Buildings are a major emitter of CO2 and a major energy consumer. Radical changes to the design and construction of buildings, to retrofitting of existing building stock, and to the way energy is supplied and used in buildings are critically important if UNECE member States wish to meet their obligations under the Paris Climate Agreement and 2030 Agenda for Sustainable Development. As well as reducing electricity bills, making buildings more energy efficient also improves quality of life.
Practical approaches to achieve these goals were the focus of a training workshop on High Performance Buildings, held in Yerevan, Armenia, on 21-22 November 2019.
Professionals at construction and design companies, scientific and educational organizations, testing laboratories, government officials, independent experts, engineers and architects from Armenia, Georgia, Kyrgyzstan, North Macedonia, Republic of Moldova, Russian Federation, and Ukraine had an opportunity to learn first-hand about concrete ways to achieve high performance standards in new and retrofitted buildings.
The event was jointly organized by UNECE and UNDP Armenia under the auspices of the UNECE Joint Task Force on Energy Efficiency Standards in Buildings and with support of the Urban Development Committee of Armenia.
The Passive House Institute provided information on Passive House fundamentals and components, including construction systems, windows, facades, air tightness and heating, ventilation and air conditioning (HVAC) systems. Training included presentation of examples of buildings constructed and retrofitted to Passive House standard under various climatic and socio-economic conditions and software demonstration.
The second day of the workshop was focused on discussions of countries' experiences in applying high performance buildings principles in practice and on contribution from international organizations in assisting countries in implementing high performance standards in buildings. Panelists and participants looked at the challenges in implementing High Performance Buildings principles and Passive House standard in their countries and at the missing links for adoption of more advanced energy efficiency standards in buildings.

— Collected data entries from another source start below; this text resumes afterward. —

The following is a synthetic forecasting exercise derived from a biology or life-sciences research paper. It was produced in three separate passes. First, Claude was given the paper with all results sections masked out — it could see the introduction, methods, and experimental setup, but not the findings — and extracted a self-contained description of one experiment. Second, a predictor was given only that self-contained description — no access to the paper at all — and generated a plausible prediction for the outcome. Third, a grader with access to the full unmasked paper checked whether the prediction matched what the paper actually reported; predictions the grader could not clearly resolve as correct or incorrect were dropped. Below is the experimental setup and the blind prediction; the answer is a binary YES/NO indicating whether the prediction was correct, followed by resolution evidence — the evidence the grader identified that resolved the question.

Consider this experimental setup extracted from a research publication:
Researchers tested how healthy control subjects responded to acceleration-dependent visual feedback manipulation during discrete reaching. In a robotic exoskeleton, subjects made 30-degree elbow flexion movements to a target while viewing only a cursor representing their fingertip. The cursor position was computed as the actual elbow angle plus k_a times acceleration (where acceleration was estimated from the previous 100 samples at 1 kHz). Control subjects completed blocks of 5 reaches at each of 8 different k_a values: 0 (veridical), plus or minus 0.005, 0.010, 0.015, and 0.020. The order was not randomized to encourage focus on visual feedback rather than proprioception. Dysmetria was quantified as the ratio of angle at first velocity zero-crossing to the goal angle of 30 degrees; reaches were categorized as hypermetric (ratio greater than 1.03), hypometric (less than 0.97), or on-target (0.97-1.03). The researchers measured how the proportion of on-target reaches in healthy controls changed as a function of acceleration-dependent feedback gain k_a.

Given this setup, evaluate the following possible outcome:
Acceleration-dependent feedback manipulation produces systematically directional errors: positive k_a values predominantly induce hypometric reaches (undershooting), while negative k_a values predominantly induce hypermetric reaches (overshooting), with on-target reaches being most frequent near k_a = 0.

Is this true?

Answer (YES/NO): NO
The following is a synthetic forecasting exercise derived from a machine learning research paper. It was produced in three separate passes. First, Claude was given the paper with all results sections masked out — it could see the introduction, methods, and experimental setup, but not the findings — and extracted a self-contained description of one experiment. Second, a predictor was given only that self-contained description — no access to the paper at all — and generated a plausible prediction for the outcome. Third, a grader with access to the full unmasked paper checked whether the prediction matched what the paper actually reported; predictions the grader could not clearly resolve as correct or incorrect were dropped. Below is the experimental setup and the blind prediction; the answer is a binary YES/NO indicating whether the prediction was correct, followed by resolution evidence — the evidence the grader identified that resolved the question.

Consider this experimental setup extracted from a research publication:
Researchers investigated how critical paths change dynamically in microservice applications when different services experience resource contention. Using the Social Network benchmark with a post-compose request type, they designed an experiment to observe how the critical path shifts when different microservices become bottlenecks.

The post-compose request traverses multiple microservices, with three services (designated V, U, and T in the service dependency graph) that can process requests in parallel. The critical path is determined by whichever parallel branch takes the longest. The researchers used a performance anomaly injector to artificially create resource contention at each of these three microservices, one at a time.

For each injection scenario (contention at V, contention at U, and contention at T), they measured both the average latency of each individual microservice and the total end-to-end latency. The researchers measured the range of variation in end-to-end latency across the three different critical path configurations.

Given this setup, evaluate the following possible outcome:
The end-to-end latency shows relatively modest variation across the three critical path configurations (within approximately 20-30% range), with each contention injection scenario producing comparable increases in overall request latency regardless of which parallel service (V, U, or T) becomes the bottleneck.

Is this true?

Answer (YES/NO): YES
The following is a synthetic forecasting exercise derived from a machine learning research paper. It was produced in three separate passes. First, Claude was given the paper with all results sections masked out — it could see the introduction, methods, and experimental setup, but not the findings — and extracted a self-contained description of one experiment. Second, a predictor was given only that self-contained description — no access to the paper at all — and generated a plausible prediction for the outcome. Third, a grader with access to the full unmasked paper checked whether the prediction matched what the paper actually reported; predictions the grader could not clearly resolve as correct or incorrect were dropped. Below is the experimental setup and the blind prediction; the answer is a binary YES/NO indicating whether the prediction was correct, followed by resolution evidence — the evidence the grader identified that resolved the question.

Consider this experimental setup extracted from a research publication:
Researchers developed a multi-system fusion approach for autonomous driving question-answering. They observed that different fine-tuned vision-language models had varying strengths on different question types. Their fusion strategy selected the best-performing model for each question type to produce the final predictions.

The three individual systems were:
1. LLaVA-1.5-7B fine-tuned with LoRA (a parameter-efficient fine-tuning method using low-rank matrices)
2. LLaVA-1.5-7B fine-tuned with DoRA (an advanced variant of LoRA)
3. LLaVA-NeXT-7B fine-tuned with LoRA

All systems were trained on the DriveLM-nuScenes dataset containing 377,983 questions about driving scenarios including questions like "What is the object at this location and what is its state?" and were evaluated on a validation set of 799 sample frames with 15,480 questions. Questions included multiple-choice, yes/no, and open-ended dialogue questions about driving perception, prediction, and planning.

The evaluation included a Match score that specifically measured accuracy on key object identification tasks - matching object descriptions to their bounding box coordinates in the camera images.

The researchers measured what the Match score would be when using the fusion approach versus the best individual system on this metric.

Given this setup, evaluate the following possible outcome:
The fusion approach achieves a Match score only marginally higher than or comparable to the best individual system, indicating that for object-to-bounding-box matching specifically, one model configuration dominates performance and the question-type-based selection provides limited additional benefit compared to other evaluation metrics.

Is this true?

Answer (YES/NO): YES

Representatives of UNECE, UNDP, Energy Charter, Energy Community, Copenhagen Centre on Energy Efficiency, and Passive House Institute discussed the role international organizations can have in helping countries with advancing energy efficiency in buildings. Panelists and participants also considered how good examples from other countries with different socio-economic conditions be used in developing policy options and business models for increasing energy efficiency in buildings. UNDP Armenia provided information on their work on “De-Risking and Scaling-up Investment in Energy Efficient Building Retrofits” in Armenia.
Workshop participants highlighted the value of combine practical training for building sector professionals with policy discussions on how to encourage implementation of best practices.